Every study I do, every system I construct, all fall victim to the same problems. All the best trades happen in concert with good sized moves in the ES. As the campaigns say about drugs, the same is true about stock trading, just say no. Trading the ES is difficult, trading individual stocks is much more so. I don't like this either, I have several hundred thousand dollars in stock accounts that I have to move out of them, but it is what it is. There is no reason to piss into the wind unless you like the taste........

This week finds us still in the zones of retracements in down trends in most things except grains. The bigger moves in the coming weeks should be down, until after the election. I think we will get a stock rally in November, regardless of who wins. If Romney wins it will be larger because there will be hope for capitalism. If Barry gets four more, it will be ok socialism is here let's embrace it and see if it can work etc.. Either way we should get a bump. The one exception is that if Romney for some reason gets way ahead in the polls going into the election, which seems doubtful, we could see a rally in anticipation of the victory and a muted move afterward, as reality sets in that a president can only do so much by himself.
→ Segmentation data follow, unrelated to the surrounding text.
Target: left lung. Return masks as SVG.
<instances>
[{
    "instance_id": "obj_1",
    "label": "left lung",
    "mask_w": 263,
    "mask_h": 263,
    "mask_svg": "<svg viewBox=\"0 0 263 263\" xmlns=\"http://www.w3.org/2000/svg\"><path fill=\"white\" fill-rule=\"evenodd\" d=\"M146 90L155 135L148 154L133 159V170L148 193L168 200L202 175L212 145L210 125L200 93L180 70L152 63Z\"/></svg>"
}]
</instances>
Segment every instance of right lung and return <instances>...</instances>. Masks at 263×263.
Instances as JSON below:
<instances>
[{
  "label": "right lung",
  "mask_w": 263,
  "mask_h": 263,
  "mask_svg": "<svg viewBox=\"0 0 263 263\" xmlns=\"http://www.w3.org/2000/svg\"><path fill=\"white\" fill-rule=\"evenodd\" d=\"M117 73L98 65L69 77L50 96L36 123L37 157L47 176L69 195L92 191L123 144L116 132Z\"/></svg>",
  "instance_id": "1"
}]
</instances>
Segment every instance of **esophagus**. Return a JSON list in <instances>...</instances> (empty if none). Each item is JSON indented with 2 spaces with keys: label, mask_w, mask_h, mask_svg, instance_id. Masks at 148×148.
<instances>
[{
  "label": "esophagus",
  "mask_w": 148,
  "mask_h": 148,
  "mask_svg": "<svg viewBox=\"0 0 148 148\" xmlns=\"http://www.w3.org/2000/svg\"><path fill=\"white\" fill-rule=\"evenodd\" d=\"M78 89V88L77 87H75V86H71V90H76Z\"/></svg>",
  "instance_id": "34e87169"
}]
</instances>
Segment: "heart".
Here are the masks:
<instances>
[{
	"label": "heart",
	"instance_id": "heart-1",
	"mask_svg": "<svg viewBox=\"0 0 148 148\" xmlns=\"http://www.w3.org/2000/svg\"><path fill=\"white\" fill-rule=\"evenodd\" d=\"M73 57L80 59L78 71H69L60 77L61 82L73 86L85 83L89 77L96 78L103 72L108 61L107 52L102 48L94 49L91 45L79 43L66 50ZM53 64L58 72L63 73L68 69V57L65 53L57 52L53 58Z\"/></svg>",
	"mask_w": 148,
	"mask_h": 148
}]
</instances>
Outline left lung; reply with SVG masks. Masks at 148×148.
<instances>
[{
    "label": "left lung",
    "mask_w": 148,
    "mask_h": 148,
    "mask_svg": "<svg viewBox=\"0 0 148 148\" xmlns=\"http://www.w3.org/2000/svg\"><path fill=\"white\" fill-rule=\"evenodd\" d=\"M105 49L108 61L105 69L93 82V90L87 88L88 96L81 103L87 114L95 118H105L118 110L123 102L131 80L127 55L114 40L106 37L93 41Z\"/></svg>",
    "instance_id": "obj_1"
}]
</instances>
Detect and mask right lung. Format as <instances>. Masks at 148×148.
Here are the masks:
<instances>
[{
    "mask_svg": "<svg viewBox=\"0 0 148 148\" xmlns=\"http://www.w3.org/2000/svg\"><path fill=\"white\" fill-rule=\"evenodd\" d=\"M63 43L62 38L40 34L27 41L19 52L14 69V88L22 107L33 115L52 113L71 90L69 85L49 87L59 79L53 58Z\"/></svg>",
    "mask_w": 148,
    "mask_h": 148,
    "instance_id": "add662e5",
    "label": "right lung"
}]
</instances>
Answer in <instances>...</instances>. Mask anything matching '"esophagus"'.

I hope if Barry gets four more the Repubs win the Senate so they can at least create a stalemate. He is out to set us back 100 years and he has done some damage. It would be ok and we would survive if he just gets stopped here and we go sideways for 4 years. There is zero chance of a rebound with him at the helm, ZERO. The best case is stagnation. The world we live in now where soccer teams with 7 year olds that don't score a goal all year, get trophies, is not the path to prosperity. Everyone can not be the same, there have to be winners and losers. Trying to make everyone equal has never worked anywhere on earth and it never will.

Good luck this week


Robert said...

Must say you are the first person in a long time that says the government is manipulating gold/silver higher--may be to much holiday celebrating----The US government, including its primary trading partners and a dwindling number of foreign allies, has a strong interest in holding down gold and silver prices. The price of gold is an unofficial report card on the health of the US dollar, the US economy, and the US government. As long as the US dollar appears strong, it can maintain its status as the effective world reserve currency. This status generates a multi-trillion dollar interest-free subsidy of the US government by other nations. Further, a strong dollar allows the US government to finance its huge deficits at lower interest rates.
If anything they are doing the opposite-

Chris Johnston said...

Ever heard of Jim Rogers? I guess it is him and I vs you on this one. He has done fairly well in his time I would say. Read his book, he details when and how the government last manipulated gold prices upward, prior to now. Governments buying gold limits supply and drives up prices, why don't you gold bugs get this? You folks that are so married to Gold, just ignore all the facts with it which is why in the end you are going to be burned.

STUDY HISTORY, it does not support any of these first time ideas you guys all have.

colin said...

Chris, thanks for the detailed answer on COT.

Interesting thing I notice on your second chart (the 4 stocks and S&P) is that msft tends to lead the S&P at the major turning points. That's perhaps something to look into more?